Sunday, December 25, 2011

Malware Analysis Tutorial 8: PE Header and Export Table

Learning Goals:

  1. Understand the portable executable (PE) header of binary executables.
  2. Understand the EXPORT TABLE.
  3. Practice disassemble and reverse engineering techniques.
Applicable to:
  1. Operating Systems.
  2. Computer Security.

1. Introduction

In this tutorial, we will analyze the first harmful operation performed by Max++. It changes the structure of the export table of ntdll.dll. Recall the analysis of Max++ in Tutorial 7, the malware reads the information in TIB and PEB, and examines the loaded modules one by one, until it encounters "ntdll.dll" (this is accomplished using a checksum function inside a two layer nested loop).

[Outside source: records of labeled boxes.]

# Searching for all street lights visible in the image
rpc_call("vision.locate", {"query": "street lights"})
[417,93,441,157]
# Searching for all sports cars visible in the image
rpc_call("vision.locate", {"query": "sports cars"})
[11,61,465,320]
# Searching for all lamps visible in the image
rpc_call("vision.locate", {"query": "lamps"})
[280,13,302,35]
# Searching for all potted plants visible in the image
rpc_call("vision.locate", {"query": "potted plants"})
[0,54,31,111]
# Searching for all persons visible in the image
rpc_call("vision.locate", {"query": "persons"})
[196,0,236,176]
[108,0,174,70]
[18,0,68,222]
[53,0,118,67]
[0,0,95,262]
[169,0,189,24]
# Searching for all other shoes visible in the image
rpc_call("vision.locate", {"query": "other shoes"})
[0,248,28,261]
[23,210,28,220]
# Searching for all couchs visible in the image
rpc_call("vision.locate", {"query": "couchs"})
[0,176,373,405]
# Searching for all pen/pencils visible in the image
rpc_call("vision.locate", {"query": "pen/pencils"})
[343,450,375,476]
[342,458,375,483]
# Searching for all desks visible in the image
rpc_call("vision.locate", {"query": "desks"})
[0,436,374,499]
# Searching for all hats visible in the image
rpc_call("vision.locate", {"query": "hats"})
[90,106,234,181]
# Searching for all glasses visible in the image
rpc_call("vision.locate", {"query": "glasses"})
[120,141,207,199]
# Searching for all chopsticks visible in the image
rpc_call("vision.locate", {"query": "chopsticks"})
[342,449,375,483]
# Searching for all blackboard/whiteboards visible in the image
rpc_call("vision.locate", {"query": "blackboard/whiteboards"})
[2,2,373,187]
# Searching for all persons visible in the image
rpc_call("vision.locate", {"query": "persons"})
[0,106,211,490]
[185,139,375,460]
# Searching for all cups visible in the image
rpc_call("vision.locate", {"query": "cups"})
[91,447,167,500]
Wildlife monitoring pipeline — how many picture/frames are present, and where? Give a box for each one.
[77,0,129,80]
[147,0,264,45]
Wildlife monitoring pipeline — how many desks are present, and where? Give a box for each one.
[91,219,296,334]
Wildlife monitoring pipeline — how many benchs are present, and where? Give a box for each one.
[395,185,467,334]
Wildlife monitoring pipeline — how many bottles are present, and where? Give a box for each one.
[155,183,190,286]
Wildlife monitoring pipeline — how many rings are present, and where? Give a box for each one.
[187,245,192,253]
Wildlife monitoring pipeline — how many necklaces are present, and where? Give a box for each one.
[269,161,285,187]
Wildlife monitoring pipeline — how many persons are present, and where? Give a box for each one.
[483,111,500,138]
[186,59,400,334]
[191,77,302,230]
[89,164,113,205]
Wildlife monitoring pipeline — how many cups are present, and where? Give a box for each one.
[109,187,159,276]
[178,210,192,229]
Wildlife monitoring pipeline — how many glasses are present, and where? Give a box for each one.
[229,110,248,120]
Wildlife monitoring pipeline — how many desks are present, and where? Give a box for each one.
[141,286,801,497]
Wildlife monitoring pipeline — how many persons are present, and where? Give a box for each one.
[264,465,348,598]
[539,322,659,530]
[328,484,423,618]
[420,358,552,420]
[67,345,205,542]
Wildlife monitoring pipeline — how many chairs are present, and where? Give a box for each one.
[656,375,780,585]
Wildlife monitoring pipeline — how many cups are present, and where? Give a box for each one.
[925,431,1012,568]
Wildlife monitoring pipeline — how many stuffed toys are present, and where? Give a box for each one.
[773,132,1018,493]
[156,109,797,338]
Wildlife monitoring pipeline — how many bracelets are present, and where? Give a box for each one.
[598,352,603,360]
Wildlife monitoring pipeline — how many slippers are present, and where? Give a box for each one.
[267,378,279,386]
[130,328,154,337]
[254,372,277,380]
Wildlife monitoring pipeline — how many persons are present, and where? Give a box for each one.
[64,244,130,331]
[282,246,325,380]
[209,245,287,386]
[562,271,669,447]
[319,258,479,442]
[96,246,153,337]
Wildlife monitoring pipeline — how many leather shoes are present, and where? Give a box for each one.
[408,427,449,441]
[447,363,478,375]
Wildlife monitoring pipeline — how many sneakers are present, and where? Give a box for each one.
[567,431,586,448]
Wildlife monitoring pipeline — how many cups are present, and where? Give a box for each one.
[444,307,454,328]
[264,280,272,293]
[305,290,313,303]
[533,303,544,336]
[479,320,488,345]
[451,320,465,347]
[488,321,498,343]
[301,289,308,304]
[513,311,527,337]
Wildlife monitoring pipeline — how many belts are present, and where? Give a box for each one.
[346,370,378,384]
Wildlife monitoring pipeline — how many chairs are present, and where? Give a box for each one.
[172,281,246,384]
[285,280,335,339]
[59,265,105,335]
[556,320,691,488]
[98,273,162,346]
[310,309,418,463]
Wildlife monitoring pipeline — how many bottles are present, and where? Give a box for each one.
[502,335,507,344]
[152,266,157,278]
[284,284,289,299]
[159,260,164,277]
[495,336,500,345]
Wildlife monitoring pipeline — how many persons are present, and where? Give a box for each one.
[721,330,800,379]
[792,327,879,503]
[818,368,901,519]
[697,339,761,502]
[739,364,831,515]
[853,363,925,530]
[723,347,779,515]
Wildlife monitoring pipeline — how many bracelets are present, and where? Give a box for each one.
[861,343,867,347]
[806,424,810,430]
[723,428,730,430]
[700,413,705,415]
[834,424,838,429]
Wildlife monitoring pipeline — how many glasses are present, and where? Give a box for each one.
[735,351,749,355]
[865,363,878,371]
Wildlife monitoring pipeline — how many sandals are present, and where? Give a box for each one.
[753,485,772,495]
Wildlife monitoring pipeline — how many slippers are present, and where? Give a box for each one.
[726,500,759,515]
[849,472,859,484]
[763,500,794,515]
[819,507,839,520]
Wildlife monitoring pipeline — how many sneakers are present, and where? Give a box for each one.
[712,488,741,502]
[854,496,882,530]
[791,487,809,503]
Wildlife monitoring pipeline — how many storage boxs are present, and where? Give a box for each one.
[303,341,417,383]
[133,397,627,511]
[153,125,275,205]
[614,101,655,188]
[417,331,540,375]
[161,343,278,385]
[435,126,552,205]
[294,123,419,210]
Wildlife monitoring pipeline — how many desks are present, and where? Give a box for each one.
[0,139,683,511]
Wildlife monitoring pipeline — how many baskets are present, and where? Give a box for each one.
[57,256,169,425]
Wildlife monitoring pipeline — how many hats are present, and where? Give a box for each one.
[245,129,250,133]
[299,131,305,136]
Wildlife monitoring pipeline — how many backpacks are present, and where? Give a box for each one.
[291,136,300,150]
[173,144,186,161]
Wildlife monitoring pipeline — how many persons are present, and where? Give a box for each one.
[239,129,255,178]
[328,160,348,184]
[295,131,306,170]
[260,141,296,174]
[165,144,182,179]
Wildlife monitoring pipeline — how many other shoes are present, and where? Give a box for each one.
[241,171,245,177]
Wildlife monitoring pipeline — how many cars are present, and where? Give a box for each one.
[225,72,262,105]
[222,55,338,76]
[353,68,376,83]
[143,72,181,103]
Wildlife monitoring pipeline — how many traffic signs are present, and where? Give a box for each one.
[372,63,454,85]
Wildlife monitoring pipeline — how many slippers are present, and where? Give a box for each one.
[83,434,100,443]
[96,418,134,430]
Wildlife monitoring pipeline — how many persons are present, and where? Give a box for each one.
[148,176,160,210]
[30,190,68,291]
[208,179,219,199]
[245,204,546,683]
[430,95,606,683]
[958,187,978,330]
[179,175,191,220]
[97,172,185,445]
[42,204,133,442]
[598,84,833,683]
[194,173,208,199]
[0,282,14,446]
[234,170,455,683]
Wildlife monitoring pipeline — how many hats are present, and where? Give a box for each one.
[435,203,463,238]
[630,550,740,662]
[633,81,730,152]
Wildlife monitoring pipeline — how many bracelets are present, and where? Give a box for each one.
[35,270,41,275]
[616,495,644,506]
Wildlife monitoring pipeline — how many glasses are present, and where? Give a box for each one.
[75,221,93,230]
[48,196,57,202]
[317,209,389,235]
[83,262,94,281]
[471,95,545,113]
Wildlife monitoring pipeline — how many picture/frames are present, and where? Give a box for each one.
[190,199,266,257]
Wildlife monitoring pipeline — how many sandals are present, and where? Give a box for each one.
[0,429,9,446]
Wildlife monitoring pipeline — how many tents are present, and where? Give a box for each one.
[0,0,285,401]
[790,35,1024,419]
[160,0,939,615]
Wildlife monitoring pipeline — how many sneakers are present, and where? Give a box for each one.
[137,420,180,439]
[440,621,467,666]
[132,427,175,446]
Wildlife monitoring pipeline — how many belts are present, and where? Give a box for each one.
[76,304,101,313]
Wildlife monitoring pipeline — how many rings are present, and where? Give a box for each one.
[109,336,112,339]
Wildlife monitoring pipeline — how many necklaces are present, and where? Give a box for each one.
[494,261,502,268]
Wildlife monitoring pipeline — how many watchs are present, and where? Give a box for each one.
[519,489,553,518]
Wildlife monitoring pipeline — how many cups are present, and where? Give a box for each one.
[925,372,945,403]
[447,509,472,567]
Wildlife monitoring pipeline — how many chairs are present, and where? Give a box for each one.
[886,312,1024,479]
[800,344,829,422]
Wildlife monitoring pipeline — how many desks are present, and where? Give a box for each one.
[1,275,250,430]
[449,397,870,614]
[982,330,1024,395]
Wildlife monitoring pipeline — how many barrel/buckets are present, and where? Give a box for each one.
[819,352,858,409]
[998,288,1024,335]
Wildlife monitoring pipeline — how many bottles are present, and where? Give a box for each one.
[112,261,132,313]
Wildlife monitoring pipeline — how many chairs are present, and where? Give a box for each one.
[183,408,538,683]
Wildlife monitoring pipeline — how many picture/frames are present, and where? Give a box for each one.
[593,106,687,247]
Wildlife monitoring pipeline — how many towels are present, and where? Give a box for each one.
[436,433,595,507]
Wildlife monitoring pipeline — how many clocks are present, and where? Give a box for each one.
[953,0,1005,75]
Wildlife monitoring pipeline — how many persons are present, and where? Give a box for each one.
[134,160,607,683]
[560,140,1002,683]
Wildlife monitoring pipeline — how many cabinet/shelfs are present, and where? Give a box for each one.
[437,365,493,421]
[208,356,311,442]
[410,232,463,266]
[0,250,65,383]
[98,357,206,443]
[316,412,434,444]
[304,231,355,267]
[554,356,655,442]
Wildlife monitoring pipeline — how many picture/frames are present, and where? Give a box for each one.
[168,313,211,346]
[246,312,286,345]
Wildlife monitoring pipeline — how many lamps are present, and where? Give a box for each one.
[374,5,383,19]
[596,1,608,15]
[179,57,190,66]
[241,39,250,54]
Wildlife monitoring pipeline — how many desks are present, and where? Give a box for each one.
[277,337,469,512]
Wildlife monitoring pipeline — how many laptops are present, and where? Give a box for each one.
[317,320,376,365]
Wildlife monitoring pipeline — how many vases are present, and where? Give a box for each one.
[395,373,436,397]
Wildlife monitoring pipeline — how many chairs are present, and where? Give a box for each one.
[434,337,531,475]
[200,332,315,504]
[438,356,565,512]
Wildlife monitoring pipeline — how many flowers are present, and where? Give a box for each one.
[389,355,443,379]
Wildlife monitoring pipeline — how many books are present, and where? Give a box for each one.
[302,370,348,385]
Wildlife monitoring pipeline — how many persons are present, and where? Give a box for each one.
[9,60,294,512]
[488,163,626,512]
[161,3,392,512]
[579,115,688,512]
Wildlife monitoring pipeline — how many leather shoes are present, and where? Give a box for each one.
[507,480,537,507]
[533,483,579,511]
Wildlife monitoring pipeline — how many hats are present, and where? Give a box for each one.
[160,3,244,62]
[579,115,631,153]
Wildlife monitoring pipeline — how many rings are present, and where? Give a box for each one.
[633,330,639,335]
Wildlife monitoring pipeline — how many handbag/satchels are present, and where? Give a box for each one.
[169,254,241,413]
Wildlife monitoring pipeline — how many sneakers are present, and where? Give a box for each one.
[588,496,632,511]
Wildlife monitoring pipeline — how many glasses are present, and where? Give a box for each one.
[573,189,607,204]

In this tutorial, we will reverse engineer the code starting at 0x40105C.

2. Background Information of PE Header
Any binary executable file (no matter on Unix or Windows) has to include a header to describe its structure: e.g., the base address of its code section, data section, and the list of functions that can be exported from the executable, etc. When the file is executed by the operating system, the OS simply reads this header information first, and then loads the binary data from the file to populate the contents of the code/data segments of the address space for the corresponding process. When the file is dynamically linked (i.e., the system calls it relies on are not statically linked in the executable), the OS has to rely on its import table to determine where to find the entry addresses of these system functions.

Most binary executable files on Windows follows the following structure: DOS Header (64 bytes), PE Header, sections (code and data). For a complete survey and introduction of the executable file format, we recommend Goppit's "Portable Executable File Format - A Reverse Engineering View" [1].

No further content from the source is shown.